Paralamas do sucesso
  (voz, arranjo)

Demétrio Bezerra
  (trompete)

Monteiro Júnior
  (sax, flauta)

Abacateiro
Acataremos teu ato
Nós também somos do mato
Como o pato e o leão
Aguardaremos
Brincaremos no regato
Até que nos tragam frutos
Teu amor, teu coração

Abacateiro
Teu recolhimento é justamente
O significado
Da palavra temporão
Enquanto o tempo
Não trouxer teu abacate
Amanhecerá tomate
E anoitecerá mamão

Abacateiro
Sabes ao que estou me referindo
Porque todo tamarindo tem
O seu agosto azedo
Cedo, antes que o janeiro
Doce manga venha ser também

Abacateiro
Serás meu parceiro solitário
Nesse itinerário
Da leveza pelo ar
Abacateiro
Saiba que na refazenda
Tu me ensina a fazer renda
Que eu te ensino a namorar

Refazendo tudo
Refazenda
Refazenda toda
Guariroba



© Gege Edições Musicais ltda (Brasil e América do Sul) / Preta Music (Resto do mundo)

Note:
   "Refazenda resultou de uma justaposição de nonsenses. Começou com um brainstorm com sons: fui aleatoriamente escolhendo palavras que rimassem e cheguei a um embrião interessante - um desses troncos de árvores tronchas sobre os quais o cinzel dos artistas populares vai trabalhar para fazer esculturas loucas, à la Antonio Conselheiro, do Mario Cravo, nascida de um tronco com dois galhos de braços abertos. O esboço era maior e muito mais absurdo: não tinha sentido nenhum! Aos poucos fui criando sentidos parciais a certas frases, até desejar um sentido geral para todas.
   "Os versos foram feitos antes da música, obedecendo a um ritmo que eu tinha na cabeça. Para o primeiro, escolhi o alexandrino, um dos preferenciais do cantador nordestino, pois queria a priori uma canção com esse direcionamento country."
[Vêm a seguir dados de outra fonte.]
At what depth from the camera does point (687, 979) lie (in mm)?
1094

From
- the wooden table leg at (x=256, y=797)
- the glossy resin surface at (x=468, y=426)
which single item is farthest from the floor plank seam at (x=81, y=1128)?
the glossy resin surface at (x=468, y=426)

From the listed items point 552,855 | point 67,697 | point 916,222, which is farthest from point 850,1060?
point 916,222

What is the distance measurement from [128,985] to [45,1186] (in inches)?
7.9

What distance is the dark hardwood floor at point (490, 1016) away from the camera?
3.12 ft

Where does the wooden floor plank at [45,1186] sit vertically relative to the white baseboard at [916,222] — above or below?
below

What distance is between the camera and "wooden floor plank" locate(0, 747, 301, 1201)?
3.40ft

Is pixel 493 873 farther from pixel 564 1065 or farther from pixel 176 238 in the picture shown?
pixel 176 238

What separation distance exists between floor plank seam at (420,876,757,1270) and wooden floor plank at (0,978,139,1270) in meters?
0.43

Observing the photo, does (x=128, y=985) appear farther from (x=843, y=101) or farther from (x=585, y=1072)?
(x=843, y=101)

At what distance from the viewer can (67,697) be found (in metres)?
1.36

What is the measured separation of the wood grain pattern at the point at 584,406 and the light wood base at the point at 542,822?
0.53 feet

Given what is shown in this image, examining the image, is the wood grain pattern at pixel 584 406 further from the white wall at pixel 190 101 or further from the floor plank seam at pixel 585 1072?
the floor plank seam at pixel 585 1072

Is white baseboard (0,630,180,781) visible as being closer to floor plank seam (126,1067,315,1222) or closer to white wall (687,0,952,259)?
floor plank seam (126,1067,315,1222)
   "Abacateiro, acataremos teu ato" - "Na época pensaram que eu me referia à ditadura militar (o verde da farda) e ao ato institucional, o que nem me passou pela cabeça. O que me veio mesmo foi a natureza em seu contexto doméstico, amansada, a serviço da fruição - daí a idéia de pomar e das estações. Refazenda é rememoração do interior, do convívio com a natureza; reiteração do diálogo com ela e do aprendizado do seu ritmo."

   Linguagem transgressiva - "O período em que compus a canção é permeado pelo nonsense ou o que o tangenciasse; por um despudor audacioso de brincar com as palavras e as coisas; por um grau de permissibilidade, de descontração, de gosto pela transgressão do gosto. É uma fase muito ligada aos estados transformados de consciência, pelas drogas, e a consequente multiplicidade de sentidos e não-sentidos."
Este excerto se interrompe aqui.